GOAL: Word for word, retype every entry in the listing.

Stored dataset items
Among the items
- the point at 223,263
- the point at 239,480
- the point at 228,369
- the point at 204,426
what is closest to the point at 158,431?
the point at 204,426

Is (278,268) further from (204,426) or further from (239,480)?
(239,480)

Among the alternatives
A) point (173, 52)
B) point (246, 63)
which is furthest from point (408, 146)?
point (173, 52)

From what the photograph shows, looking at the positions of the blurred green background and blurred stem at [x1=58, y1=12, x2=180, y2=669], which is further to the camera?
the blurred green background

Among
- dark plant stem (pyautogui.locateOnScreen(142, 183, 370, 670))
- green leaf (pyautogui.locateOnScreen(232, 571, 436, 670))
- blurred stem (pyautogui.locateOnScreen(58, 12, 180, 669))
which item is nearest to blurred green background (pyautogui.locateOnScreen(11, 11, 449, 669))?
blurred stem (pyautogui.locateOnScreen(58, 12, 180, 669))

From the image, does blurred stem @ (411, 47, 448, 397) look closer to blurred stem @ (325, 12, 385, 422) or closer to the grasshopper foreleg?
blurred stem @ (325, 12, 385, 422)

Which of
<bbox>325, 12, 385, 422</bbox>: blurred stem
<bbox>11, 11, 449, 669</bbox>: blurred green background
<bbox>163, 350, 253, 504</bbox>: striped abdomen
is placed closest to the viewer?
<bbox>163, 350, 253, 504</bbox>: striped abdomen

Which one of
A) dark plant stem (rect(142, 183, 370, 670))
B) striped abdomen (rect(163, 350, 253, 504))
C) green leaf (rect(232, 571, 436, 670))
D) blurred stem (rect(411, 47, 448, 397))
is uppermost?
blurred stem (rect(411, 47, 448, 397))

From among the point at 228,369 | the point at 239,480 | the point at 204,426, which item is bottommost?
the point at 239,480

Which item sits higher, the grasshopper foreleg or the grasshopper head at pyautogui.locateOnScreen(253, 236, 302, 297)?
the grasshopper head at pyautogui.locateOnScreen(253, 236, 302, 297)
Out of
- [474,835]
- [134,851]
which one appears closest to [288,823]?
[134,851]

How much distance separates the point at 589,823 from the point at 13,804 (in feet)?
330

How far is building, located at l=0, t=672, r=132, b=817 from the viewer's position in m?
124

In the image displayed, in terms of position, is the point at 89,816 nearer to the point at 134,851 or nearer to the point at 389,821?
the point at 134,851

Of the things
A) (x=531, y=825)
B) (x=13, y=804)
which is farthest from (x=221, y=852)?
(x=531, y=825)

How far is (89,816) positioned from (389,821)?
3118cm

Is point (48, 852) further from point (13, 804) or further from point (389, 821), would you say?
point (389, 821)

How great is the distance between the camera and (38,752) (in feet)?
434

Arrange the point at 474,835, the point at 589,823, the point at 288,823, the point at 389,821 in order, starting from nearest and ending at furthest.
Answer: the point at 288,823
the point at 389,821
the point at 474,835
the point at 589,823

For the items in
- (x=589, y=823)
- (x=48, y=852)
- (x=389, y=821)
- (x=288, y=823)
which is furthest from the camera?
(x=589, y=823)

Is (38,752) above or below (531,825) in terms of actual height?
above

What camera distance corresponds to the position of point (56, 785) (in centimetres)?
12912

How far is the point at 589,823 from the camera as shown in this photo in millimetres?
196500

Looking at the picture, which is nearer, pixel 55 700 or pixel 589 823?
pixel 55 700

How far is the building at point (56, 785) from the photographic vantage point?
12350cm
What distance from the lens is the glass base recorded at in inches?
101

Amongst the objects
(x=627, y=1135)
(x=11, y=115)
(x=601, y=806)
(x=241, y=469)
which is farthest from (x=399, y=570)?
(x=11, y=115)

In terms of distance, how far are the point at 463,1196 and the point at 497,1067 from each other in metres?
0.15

FULL OUTPUT:
Among the items
- the point at 223,263
- the point at 239,480
- the point at 228,369
- the point at 204,426
what is closest to the point at 158,431?
the point at 204,426

Is (278,268) further from (204,426) or further from (239,480)?
(239,480)

Among the alternatives
A) point (173, 52)
B) point (246, 63)
which is furthest from point (408, 146)?
point (173, 52)

From what the photograph shows, looking at the positions of the blurred green background and blurred stem at [x1=58, y1=12, x2=180, y2=669], which is further to the camera?
the blurred green background

Among
- dark plant stem (pyautogui.locateOnScreen(142, 183, 370, 670))
- green leaf (pyautogui.locateOnScreen(232, 571, 436, 670))
- blurred stem (pyautogui.locateOnScreen(58, 12, 180, 669))
which item is nearest to blurred green background (pyautogui.locateOnScreen(11, 11, 449, 669))?
blurred stem (pyautogui.locateOnScreen(58, 12, 180, 669))

From the image, does blurred stem @ (411, 47, 448, 397) look closer to blurred stem @ (325, 12, 385, 422) or closer to the grasshopper foreleg?
blurred stem @ (325, 12, 385, 422)

Which of
<bbox>325, 12, 385, 422</bbox>: blurred stem
<bbox>11, 11, 449, 669</bbox>: blurred green background
<bbox>163, 350, 253, 504</bbox>: striped abdomen
is placed closest to the viewer?
<bbox>163, 350, 253, 504</bbox>: striped abdomen

Which one of
A) dark plant stem (rect(142, 183, 370, 670))
B) striped abdomen (rect(163, 350, 253, 504))
C) green leaf (rect(232, 571, 436, 670))
D) blurred stem (rect(411, 47, 448, 397))
is uppermost?
blurred stem (rect(411, 47, 448, 397))

From among the point at 228,369 | the point at 239,480 | the point at 204,426, which item is bottommost?
the point at 239,480

Which item sits higher, the grasshopper foreleg or the grasshopper head at pyautogui.locateOnScreen(253, 236, 302, 297)?
the grasshopper head at pyautogui.locateOnScreen(253, 236, 302, 297)
Out of
- [474,835]
- [134,851]
which one appears closest to [288,823]?
[134,851]

How much distance separates the point at 589,823 from the point at 13,804 (in feet)?
330

How far is building, located at l=0, t=672, r=132, b=817 from the viewer's position in m?
124

In the image displayed, in terms of position, is the point at 89,816 nearer to the point at 134,851 or nearer to the point at 389,821?
the point at 134,851

Of the things
A) (x=531, y=825)
B) (x=13, y=804)
which is farthest from (x=221, y=852)?
(x=531, y=825)

How far is (89,816) positioned from (389,821)?
3118cm

Is point (48, 852) further from point (13, 804) or further from point (389, 821), would you say?
point (389, 821)

How great is the distance between the camera and (38,752) (in feet)?
434

Arrange the point at 474,835, the point at 589,823, the point at 288,823, the point at 389,821 in order, starting from nearest and ending at furthest.
Answer: the point at 288,823
the point at 389,821
the point at 474,835
the point at 589,823

For the items in
- (x=589, y=823)
- (x=48, y=852)
- (x=389, y=821)
- (x=288, y=823)
which is furthest from the camera?
(x=589, y=823)

Is (38,752) above or below (531,825) in terms of actual height?
above

What camera distance corresponds to the position of point (56, 785) (in centimetres)?
12912

How far is the point at 589,823 from the camera as shown in this photo in millimetres?
196500

Looking at the picture, which is nearer, pixel 55 700 or pixel 589 823?
pixel 55 700

How far is the building at point (56, 785) from the photographic vantage point?
12350cm
What distance from the lens is the glass base recorded at in inches?
101

Amongst the objects
(x=627, y=1135)
(x=11, y=115)
(x=601, y=806)
(x=241, y=469)
which is farthest from (x=399, y=570)?
(x=11, y=115)

In terms of distance, how far are the point at 463,1196 and the point at 497,1067 from each other in metres?
0.15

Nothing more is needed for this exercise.